SANTA FE – Congress annoyed many people when it held hearings in 2005 to investigate steroid use by big-league baseball players. Honesty and candor were missing in most testimony from players, but baseball seems cleaner since the federal inquiry exposed muscle-bound sluggers as cheats.
Now U.S. Sen. Tom Udall wants Congress to be even more aggressive in trying to stamp out performance-enhancing drugs in horseracing.
Udall, D-N.M., announced last week that he would sponsor a bill giving authority to the U.S. Anti-Doping Agency to police all races with simulcast wagering.
“There is so much corruption in the industry,” Udall said in an interview. “They make noises about changing, but they never do.”
He said putting testing in the hands of the U.S. Anti-Doping Agency would clean up the sport and make it more interesting to the public and more successful economically.
“This is the organization that cleaned up bicycle racing with Lance Armstrong and the Olympics,” Udall said.
Two Republican members of the House of Representatives, Ed Whitfield of Kentucky and Joe Pitts of Pennsylvania, are teaming with Udall on what they call the Horseracing Integrity and Safety Act. Though their bill was only in draft form, they made it public as millions of racing fans and casual observers prepared to watch the Kentucky Derby on Saturday.
“The chronic abuse of racehorses with painkillers and other drugs is dangerous and just plain wrong,” Udall said. “Racing groups have promised drug reform for decades, but this bill would bring in real standards and enforcement from an organization with a proven record for cleaning up sports.”
Vince Mares, agency director for the New Mexico Racing Commission, publicly said last year that drugs were sullying horseracing. In a recent interview, Mares said he favored uniform testing standards, but declined comment on Udall’s bill until he saw it in final form.
Racing Commissioners International, a Kentucky-based organization, criticized the forthcoming bill as one that would could be a step backward for honesty in horseracing.
“While we have the utmost respect for what the U.S. Anti-Doping Agency does in human sport, we are concerned that the program they deploy permits the use of prohibited substances in competition upon receipt of a therapeutic-use exemption, something we do not allow in horseracing,” said Ed Martin, president of Racing Commissioners International. “If those standards were applied to horse racing, they would considerably weaken the current program, as well as undermine some of the reforms we are currently working to implement.”
Mares, in testimony before a committee of state legislators last October, said cheating was a sad fact of life at New Mexico’s five tracks. He asked for hundreds of thousands of dollars in state funding to help stop it.
“New Mexico has a drug problem,” Mares told the Legislative Finance Committee. “I’ve identified people who have doped horses and caused the deaths of horses.”
State legislators this year approved two bills to give Mares much of what he wanted to clean up the industry.

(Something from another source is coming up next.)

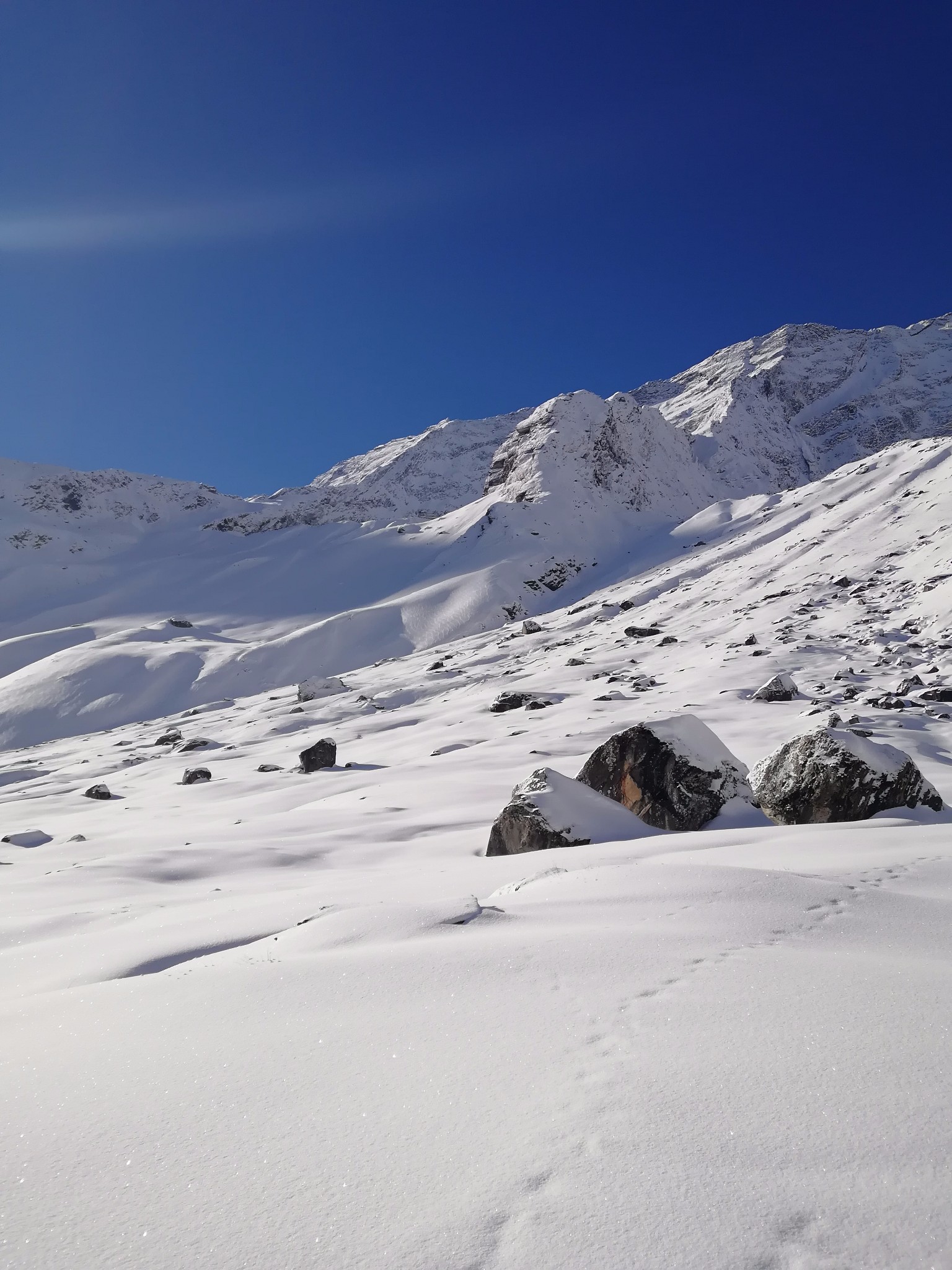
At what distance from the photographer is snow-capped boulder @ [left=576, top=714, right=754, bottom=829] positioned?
6.45m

One adds money for increased drug-testing of horses, sometimes in random exams weeks before they are scheduled to run. Mares said the racing commission now has $370,000 a year for testing, but that will about double in 2014 with the legislative appropriation.
The second state bill increases civil penalties for violators of doping laws, and it allows for those cases to be turned over to the appropriate district attorney for possible criminal prosecutions. Both bills were sponsored by Sen. Mary Kay Papen, D-Las Cruces.